Stateless vs Stateful Services
Stateless vs Stateful Services
One of the most consequential decisions in system design is whether a service should store state internally or delegate that state elsewhere. This single choice determines whether you can spin up ten more servers in sixty seconds — or whether adding a second server breaks everything.
What Is "State"?
State is any information that must persist between requests to serve future requests correctly. Common examples include:
- A logged-in user's session data (who they are, what they are allowed to do)
- Items in a shopping cart mid-checkout
- A partially uploaded file buffer
- A WebSocket connection's message history
A stateless service keeps none of this data in its own memory. Every incoming request carries all the information the server needs to handle it — or the server fetches that information from a shared external store. Once the response is sent, the server forgets everything about that request.
A stateful service remembers things between requests in its own process memory or local disk. Subsequent requests from the same client must reach the same server instance, or the service breaks.
Why Stateless Services Scale Horizontally
Imagine you have one application server handling 1,000 requests per minute. Traffic doubles. With a stateless service, the fix is mechanical: launch a second identical server, put a load balancer in front of both, and route requests to either one. Neither server knows or cares which requests the other is handling — they are perfectly interchangeable replicas.
With a stateful service, that move is blocked. If Server A holds Alice's session in RAM and the load balancer sends Alice's next request to Server B, Server B has no idea who Alice is. She gets logged out, or worse, sees corrupted data.
The "Sticky Session" Workaround — and Why It Fails
Teams running stateful services often reach for sticky sessions (also called session affinity): the load balancer tags each client with a cookie and always routes that client to the same server. This makes the service appear to scale, but introduces serious problems:
- Uneven load. High-traffic users are pinned to one server. That server heats up while others idle. The load balancer is no longer balancing.
- No graceful failover. If Server A dies, all of its pinned users lose their sessions instantly. There is nothing to fall back to.
- Deployment friction. Rolling deploys become dangerous: draining a server's sticky users before taking it offline requires careful orchestration.
- Hard cap on scale. At extreme scale (millions of sessions), RAM fills up. You cannot add RAM faster than sessions grow.
How to Externalise State
The correct fix is to move state out of the server process entirely, into a shared store that every server instance can reach. The three main patterns:
1. Shared Session Store (e.g., Redis)
Instead of writing session data to local RAM, write it to a Redis cluster. Every server reads and writes to the same Redis. The session ID travels in a cookie; the actual session data lives in Redis. Adding a new server costs zero migration — it just starts reading Redis too.

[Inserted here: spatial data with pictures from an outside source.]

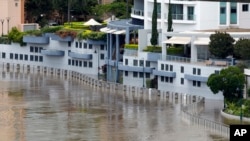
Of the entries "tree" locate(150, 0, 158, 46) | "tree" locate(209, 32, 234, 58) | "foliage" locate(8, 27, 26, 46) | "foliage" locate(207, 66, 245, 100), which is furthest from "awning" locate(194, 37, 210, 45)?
"foliage" locate(8, 27, 26, 46)

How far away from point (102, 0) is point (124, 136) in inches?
1797

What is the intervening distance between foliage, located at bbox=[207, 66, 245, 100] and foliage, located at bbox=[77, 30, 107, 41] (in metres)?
16.0

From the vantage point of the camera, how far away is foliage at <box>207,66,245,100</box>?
49.2 metres

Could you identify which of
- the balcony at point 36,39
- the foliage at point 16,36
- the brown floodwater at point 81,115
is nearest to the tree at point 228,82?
the brown floodwater at point 81,115

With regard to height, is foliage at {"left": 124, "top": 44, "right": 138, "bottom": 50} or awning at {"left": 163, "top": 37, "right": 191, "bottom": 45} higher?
awning at {"left": 163, "top": 37, "right": 191, "bottom": 45}

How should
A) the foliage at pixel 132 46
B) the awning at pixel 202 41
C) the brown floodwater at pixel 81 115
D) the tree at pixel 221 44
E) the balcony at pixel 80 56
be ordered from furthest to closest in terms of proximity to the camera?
1. the balcony at pixel 80 56
2. the foliage at pixel 132 46
3. the awning at pixel 202 41
4. the tree at pixel 221 44
5. the brown floodwater at pixel 81 115

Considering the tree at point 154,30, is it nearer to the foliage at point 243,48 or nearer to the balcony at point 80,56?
the foliage at point 243,48

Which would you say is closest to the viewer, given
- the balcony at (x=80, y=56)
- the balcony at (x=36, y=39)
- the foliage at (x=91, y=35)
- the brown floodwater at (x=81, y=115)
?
the brown floodwater at (x=81, y=115)

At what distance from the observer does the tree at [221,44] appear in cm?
5381

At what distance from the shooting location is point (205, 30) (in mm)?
58594

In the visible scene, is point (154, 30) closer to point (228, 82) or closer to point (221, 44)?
point (221, 44)

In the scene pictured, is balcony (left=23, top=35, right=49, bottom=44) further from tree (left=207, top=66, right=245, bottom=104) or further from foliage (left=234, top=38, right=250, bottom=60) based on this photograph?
tree (left=207, top=66, right=245, bottom=104)

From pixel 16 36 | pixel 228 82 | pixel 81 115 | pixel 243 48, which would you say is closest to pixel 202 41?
pixel 243 48

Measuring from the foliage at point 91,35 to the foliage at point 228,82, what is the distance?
52.6ft
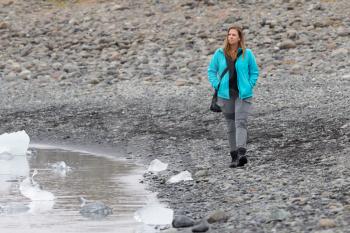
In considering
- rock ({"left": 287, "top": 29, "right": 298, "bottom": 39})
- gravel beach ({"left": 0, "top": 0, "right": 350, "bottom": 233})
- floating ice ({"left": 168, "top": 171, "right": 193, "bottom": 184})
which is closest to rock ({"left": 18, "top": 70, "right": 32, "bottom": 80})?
gravel beach ({"left": 0, "top": 0, "right": 350, "bottom": 233})

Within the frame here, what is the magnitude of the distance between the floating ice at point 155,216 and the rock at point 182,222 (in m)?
0.17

2. Token-Based Authentication (e.g., JWT)
Store no session on the server at all. Issue the client a cryptographically signed token (JWT) that contains the identity and permissions inline. The server validates the signature on every request — no database lookup, no shared store needed for auth. Stateless by construction.
3. Delegating to the Client
Some state — UI preferences, shopping cart items — can live in the browser (localStorage, cookies, client-side state). The server becomes a pure function: input in, output out, no memory between calls. This works well for non-sensitive, user-specific presentation state.

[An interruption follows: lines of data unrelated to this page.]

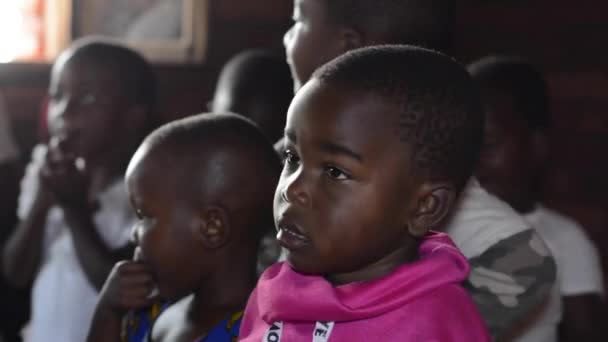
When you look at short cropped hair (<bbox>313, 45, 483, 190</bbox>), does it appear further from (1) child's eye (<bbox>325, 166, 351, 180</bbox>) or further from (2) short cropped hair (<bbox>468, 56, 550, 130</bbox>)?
(2) short cropped hair (<bbox>468, 56, 550, 130</bbox>)

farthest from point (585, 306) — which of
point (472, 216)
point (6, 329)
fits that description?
point (6, 329)

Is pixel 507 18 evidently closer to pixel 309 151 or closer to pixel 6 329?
pixel 6 329

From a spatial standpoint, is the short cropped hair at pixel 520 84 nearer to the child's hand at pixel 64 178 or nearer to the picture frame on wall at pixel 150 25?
the child's hand at pixel 64 178

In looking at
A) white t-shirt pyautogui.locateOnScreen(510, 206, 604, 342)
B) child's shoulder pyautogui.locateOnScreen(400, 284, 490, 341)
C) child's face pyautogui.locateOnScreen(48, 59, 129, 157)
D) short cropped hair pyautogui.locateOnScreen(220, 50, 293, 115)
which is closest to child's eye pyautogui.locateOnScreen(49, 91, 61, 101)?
child's face pyautogui.locateOnScreen(48, 59, 129, 157)

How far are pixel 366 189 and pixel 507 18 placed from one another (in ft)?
9.51

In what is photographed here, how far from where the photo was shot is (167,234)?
5.15 feet

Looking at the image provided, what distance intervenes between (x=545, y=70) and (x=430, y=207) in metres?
2.73

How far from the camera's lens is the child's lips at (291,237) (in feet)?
4.04

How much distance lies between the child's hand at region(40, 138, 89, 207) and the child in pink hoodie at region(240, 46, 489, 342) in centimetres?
111

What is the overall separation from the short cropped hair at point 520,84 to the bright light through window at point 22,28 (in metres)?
1.93

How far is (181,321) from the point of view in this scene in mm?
1612

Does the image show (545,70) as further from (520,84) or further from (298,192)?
(298,192)

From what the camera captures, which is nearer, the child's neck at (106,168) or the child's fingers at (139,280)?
the child's fingers at (139,280)

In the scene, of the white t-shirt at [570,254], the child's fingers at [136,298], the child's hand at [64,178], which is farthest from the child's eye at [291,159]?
the white t-shirt at [570,254]
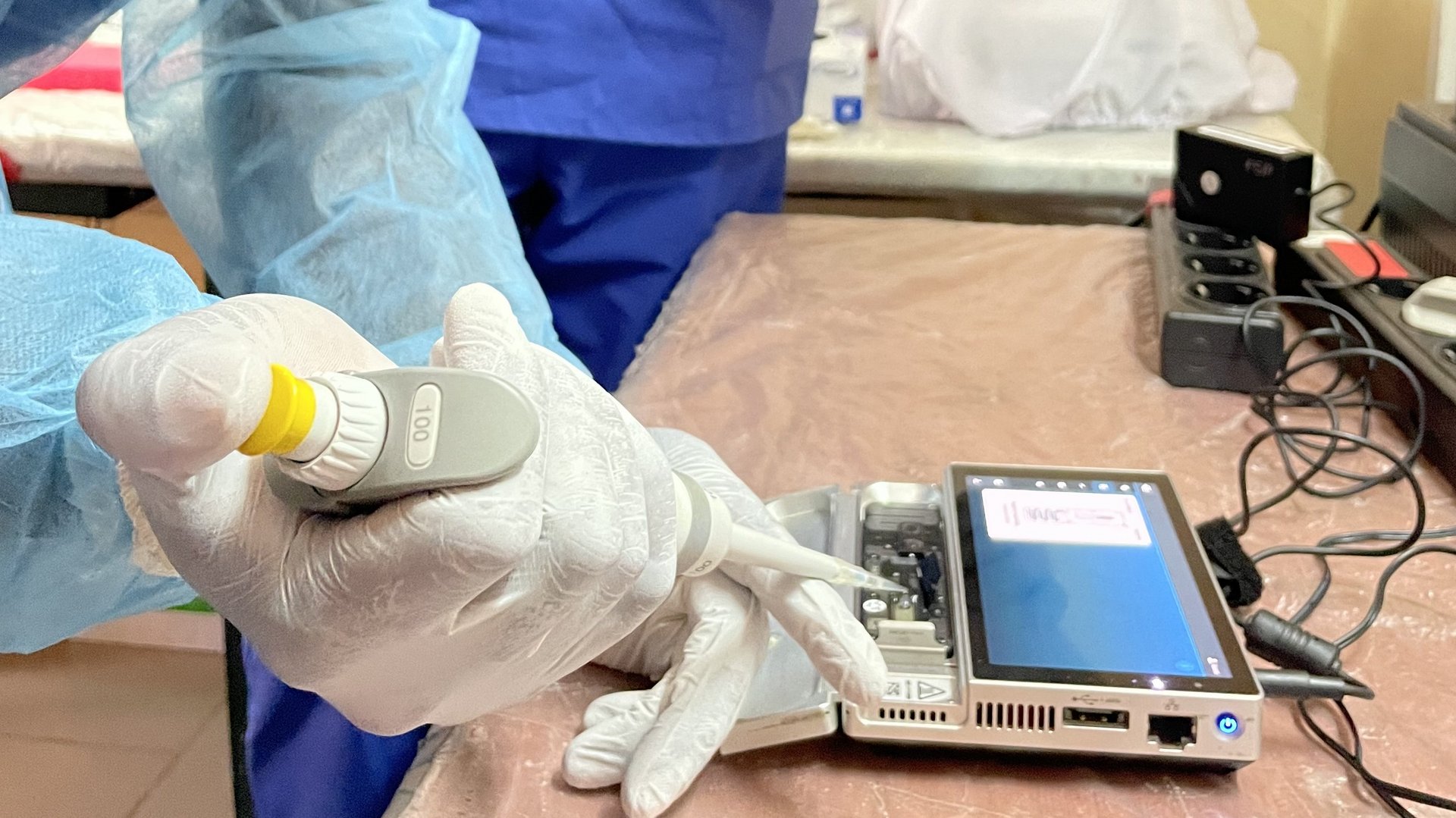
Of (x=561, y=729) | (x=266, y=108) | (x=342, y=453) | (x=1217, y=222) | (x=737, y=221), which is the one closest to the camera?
(x=342, y=453)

Diagram: Externalising Session State with Redis
When Stateful Is Intentional
Not all stateful services are design mistakes. Some components are inherently stateful and are designed with that in mind:
- Databases and caches — the entire job is storing state. They scale through replication, sharding, and leader-follower patterns (covered in later lessons).
- Message queues — Kafka, RabbitMQ. They persist messages across brokers with replication and partitioning.
- WebSocket / streaming servers — a live connection is inherently stateful. Handled by routing connection IDs through a pub/sub bus (Redis Pub/Sub, Kafka) so multiple servers can broadcast to the same client.
The distinction is that these services are purpose-built for state management and expose explicit mechanisms for replication and failover. Your application tier should not be doing that job implicitly in RAM.
Practical Checklist: Making a Service Stateless
- Audit every variable your process holds between requests. Sessions, in-memory caches, file locks, connection counters — all of these are state.
- Move session data to Redis (or a database-backed session store).
- Replace user identity from session lookups with JWT validation, or keep thin session tokens pointing to Redis entries.
- Move any per-server in-memory cache to a shared cache (Redis, Memcached).
- Ensure uploaded files go to object storage (S3, GCS) — not to the server's local filesystem.
- Remove any background jobs or timers that run inside the web process — move them to a dedicated queue worker.
Key Takeaways
- A stateless service can be horizontally scaled by adding identical replicas — no coordination required.
- A stateful service is pinned: requests must reach the server holding their state, creating bottlenecks and fragility.
- The solution is to externalise state: Redis for sessions, JWTs for identity, object storage for files, queues for async work.
- Stateful infrastructure (databases, queues) is fine — they have built-in scale mechanisms. Stateful application logic is the problem to eliminate.